Advance Approach for Secure Authorized Deduplication


Previous deduplication systems cannot support differential authorization duplicate check, which is important in many applications. In such an authorized deduplication system, each user is issued a set of privileges during system initialization. Each file uploaded to the cloud is also bounded by a set of privileges to specify which kind of users is allowed to perform the duplicate check and access the files. Before submitting his duplicate check request for some file, the user needs to take this file and his own privileges as inputs. The user is able to find a duplicate for this file if and only if there is a copy of this file and a matched privilege stored in cloud. For example, in a company, many different privileges will be assigned to employees.

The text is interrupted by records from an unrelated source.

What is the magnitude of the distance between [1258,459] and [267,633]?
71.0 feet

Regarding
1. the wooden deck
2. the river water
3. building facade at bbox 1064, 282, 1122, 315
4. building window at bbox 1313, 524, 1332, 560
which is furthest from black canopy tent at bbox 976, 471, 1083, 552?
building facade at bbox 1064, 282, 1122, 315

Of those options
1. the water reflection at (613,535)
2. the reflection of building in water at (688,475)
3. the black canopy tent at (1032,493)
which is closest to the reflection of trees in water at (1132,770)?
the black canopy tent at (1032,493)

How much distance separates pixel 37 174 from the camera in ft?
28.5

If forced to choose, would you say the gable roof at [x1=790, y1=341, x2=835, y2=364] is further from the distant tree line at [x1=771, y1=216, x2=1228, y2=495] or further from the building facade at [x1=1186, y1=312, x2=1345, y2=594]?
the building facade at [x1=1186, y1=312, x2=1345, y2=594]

In order to save cost and efficient management, the data will be moved to the storage server provider (SCSP) in the public cloud with specified privileges and the deduplication technique will be applied to store only one copy of the same file. Because of privacy consideration, some files will be encrypted and allowed the duplicate check by employees with specified privileges to realize the access control. Traditional deduplication systems based on convergent encryption, although providing confidentiality to some extent, do not support the duplicate check with differential privileges. In other words, no differential privileges have been considered in the deduplication based on convergent encryption technique. It seems to be contradicted if we want to realize both deduplication and differential authorization duplicate check at the same time.

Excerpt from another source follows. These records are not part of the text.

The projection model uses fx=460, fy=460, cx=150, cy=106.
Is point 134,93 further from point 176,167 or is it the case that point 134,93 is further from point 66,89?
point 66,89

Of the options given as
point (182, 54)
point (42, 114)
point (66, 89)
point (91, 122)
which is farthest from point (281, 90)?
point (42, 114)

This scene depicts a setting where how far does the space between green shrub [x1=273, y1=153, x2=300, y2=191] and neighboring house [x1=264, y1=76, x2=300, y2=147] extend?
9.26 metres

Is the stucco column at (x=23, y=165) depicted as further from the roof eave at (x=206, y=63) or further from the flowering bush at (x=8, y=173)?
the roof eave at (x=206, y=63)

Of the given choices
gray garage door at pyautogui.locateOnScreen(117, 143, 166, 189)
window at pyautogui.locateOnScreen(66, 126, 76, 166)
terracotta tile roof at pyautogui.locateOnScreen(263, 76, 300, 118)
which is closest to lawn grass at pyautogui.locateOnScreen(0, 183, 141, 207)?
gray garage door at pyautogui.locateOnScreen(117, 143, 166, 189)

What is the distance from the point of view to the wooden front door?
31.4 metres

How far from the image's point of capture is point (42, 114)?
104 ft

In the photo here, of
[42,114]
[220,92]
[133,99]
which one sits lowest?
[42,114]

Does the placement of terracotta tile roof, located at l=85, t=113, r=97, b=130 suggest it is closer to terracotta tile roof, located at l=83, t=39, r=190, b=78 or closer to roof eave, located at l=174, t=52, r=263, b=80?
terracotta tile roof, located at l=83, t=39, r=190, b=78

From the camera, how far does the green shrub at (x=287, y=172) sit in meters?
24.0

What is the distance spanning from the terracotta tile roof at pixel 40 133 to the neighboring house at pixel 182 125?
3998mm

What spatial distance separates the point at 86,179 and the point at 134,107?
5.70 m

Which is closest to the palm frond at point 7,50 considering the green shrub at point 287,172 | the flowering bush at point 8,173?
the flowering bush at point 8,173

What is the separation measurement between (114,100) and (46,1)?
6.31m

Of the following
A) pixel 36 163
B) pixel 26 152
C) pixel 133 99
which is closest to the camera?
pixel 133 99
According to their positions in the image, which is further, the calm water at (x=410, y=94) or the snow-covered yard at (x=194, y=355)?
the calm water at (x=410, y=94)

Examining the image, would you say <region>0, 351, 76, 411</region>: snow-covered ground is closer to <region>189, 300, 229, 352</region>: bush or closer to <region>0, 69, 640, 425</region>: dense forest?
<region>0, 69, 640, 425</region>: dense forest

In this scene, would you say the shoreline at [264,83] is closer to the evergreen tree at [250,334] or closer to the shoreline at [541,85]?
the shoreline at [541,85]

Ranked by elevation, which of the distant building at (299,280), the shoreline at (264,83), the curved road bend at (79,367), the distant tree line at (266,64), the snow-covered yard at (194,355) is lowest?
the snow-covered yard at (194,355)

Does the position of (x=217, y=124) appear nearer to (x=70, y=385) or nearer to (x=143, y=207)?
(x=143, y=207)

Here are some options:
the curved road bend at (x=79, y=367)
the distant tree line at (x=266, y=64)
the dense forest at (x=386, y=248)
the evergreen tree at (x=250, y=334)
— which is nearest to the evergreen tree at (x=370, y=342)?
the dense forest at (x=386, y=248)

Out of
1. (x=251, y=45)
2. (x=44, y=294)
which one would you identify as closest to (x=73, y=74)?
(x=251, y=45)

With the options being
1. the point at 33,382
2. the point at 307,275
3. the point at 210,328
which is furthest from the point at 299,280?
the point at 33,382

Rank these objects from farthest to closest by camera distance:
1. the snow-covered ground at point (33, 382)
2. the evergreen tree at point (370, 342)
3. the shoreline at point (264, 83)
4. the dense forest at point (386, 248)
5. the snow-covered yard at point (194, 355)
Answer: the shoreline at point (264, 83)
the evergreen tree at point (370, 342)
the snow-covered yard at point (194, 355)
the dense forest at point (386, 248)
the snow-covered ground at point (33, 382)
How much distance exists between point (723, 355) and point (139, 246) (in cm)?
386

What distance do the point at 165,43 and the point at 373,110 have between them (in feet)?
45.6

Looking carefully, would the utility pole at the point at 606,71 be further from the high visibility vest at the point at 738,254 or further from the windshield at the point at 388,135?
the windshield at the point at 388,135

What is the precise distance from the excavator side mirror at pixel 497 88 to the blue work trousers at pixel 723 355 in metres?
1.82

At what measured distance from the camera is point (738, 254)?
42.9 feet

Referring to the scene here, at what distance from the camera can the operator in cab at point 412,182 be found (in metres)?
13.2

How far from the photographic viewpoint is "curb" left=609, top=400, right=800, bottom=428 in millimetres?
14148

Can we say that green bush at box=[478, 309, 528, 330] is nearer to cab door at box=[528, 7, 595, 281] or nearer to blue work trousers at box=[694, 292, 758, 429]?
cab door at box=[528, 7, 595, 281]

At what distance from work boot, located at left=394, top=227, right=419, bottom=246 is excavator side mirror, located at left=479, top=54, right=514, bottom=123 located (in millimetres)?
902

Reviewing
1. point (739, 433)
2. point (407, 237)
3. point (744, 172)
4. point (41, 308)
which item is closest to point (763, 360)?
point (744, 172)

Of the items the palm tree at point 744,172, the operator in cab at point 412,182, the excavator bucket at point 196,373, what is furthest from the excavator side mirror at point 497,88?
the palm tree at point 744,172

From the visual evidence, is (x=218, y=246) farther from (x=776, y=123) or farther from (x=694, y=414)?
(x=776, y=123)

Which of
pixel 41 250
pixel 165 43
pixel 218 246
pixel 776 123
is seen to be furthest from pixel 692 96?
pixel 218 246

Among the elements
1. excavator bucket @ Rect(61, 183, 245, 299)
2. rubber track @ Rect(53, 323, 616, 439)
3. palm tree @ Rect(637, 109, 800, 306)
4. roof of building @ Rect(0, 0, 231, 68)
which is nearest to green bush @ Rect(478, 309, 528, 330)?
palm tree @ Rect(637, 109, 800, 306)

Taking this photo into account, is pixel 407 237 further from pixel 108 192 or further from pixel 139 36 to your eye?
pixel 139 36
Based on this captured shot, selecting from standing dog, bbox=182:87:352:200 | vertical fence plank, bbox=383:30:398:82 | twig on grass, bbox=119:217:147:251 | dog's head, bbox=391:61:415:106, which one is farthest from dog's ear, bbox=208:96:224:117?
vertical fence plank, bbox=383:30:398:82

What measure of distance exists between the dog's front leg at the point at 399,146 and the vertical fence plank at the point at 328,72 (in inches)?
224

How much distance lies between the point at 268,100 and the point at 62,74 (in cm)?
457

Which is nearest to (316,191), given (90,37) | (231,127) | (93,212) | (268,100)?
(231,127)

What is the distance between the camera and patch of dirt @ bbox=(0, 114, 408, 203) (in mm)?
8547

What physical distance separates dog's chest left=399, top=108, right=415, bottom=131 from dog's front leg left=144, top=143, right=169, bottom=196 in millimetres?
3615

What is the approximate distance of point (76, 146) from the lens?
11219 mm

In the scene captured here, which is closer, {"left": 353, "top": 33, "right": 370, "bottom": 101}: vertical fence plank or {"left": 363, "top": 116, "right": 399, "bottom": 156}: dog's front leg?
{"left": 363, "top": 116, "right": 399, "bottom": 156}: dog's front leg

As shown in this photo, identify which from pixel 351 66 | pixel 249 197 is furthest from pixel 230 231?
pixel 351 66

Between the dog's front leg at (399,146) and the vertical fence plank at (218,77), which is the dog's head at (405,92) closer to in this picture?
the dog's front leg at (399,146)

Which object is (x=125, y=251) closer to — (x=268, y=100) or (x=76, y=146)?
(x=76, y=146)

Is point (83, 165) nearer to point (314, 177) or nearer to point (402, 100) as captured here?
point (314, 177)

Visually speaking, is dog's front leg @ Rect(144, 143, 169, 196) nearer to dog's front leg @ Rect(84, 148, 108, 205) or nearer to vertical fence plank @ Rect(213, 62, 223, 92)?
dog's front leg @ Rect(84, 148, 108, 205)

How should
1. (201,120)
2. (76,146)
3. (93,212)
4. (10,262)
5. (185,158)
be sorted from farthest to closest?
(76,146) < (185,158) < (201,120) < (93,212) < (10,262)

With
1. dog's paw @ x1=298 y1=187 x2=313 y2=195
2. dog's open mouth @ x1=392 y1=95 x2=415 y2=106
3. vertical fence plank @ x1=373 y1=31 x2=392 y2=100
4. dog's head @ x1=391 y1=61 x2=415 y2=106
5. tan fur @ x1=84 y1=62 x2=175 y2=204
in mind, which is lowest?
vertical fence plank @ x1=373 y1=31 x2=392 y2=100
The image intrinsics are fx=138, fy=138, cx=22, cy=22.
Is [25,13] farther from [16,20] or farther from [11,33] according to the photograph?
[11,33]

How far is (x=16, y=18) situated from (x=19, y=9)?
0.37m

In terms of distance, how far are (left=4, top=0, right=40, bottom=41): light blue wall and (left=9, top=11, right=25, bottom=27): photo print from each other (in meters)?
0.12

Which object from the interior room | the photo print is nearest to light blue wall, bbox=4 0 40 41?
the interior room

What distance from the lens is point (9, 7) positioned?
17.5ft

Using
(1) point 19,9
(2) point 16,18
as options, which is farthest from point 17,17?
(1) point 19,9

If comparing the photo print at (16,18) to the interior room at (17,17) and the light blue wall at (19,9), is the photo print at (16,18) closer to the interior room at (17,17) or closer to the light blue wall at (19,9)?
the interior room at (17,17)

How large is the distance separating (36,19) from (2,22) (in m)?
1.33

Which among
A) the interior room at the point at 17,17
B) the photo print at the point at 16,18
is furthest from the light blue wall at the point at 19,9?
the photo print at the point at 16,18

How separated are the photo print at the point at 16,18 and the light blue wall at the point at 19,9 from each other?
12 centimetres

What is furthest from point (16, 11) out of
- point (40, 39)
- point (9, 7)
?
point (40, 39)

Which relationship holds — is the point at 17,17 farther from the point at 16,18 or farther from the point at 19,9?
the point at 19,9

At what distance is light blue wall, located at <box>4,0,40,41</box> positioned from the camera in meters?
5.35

Data deduplication is one of important data compression techniques for eliminating duplicate copies of repeating data, and has been widely used in cloud storage to reduce the amount of storage space and save bandwidth. To protect the confidentiality of sensitive data while supporting deduplication, the convergent encryption technique has been proposed to encrypt the data before outsourcing. To protect data security in a better way, this paper makes the first attempt to formally address the problem of authorized data deduplication. Different from traditional deduplication systems, the differential privileges of users are further considered in duplicate check besides the data itself. We also present several new deduplication constructions supporting authorized duplicate check in a hybrid cloud architecture. Security analysis demonstrates that our scheme is secure in terms of the definitions specified in the proposed security model. As a proof of concept, we implement a prototype of our proposed authorized duplicate check scheme and conduct tested experiments using our prototype. We show that our proposed authorized duplicate check scheme incurs minimal overhead compared to normal operations.

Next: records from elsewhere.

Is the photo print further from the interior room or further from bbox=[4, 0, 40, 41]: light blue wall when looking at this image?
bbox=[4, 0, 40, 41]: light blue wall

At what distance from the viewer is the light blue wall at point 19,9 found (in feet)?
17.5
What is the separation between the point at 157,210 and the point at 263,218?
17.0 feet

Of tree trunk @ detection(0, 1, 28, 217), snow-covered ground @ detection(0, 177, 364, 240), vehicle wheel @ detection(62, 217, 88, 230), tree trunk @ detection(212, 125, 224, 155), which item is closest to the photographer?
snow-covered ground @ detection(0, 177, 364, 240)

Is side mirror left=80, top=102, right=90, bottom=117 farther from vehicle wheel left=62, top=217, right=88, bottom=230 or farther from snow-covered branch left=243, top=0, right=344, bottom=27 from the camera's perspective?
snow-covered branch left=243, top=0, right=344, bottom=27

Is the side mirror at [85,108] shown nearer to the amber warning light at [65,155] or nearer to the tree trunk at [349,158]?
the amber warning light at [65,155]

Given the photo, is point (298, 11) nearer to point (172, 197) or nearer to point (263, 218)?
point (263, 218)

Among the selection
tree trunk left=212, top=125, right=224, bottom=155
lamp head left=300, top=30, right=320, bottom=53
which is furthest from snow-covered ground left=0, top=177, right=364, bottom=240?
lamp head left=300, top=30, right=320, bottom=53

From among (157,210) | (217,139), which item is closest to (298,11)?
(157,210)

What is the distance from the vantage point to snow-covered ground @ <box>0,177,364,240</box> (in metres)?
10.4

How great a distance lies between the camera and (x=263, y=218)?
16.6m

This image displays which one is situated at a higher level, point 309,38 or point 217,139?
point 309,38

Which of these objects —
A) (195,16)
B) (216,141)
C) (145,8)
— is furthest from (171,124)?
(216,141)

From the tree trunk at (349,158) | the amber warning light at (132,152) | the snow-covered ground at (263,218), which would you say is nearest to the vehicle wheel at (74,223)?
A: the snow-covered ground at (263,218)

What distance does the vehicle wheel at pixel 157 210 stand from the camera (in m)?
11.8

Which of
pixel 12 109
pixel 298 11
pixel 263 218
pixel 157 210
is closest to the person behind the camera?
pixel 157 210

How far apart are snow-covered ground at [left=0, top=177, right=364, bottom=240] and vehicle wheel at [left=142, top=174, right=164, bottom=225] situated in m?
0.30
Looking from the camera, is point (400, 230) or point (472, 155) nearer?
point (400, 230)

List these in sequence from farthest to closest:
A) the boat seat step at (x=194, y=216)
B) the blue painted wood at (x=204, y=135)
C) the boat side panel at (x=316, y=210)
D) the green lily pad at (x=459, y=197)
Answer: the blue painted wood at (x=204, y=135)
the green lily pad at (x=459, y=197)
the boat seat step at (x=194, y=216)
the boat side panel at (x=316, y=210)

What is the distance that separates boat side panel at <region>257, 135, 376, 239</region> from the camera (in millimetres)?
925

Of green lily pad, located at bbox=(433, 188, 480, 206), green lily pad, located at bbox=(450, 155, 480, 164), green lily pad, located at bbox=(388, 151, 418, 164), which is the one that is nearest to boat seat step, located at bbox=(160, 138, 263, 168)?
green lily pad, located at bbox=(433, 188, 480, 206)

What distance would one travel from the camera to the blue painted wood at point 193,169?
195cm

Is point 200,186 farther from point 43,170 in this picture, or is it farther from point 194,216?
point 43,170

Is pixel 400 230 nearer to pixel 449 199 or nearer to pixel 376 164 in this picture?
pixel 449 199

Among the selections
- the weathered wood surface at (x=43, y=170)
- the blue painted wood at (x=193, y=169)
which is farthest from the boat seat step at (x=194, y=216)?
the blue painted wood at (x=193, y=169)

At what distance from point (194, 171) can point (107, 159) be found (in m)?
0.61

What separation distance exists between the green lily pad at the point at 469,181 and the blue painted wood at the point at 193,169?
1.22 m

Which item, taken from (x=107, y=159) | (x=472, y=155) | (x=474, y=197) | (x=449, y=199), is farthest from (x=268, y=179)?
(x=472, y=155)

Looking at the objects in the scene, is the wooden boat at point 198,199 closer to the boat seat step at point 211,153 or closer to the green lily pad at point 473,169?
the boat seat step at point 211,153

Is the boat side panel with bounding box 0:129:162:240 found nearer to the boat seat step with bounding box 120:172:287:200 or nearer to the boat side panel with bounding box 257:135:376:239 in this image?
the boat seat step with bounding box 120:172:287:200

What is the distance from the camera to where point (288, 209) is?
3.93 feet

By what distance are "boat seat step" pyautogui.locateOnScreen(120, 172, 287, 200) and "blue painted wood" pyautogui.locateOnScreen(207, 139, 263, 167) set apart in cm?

To address the problem of privacy preserving deduplication in cloud computing and propose a new deduplication system supporting for:

1. Differential Authorization: Each authorized user is able to access its individual token of his file to perform duplicate check based on authority. Under this assumption, any user cannot generate a token for duplicate check out of his access or without the aid from the private cloud server.

2. Authorized Duplicate Check: Authorized user is able to access his/her own token from private cloud, while the public cloud performs duplicate check directly and tells the user if there is any duplicate. The security requirements considered in this paper lie in two folds, including the security of file token and security of data files. For the security of file token, two aspects are defined as enforceability and indistinguishability of file tokens.

3. Enforceability of file token/duplicate-check token: User make registration in private cloud for generating file token. Using respective file token he/she upload or download files on public cloud. The users are not allowed to collude with the public cloud server to break the enforceability of file tokens. In our system, the S-CSP is honest but curious and will honestly perform the duplicate check upon receiving the duplicate request from users. The duplicate check token of users should be issued from the private cloud server in our scheme.

4. Indistinguishability of file token/duplicate-check token: It requires that any user without querying the private cloud server for some file token, he cannot get any useful information from the token, which includes the file information and key information.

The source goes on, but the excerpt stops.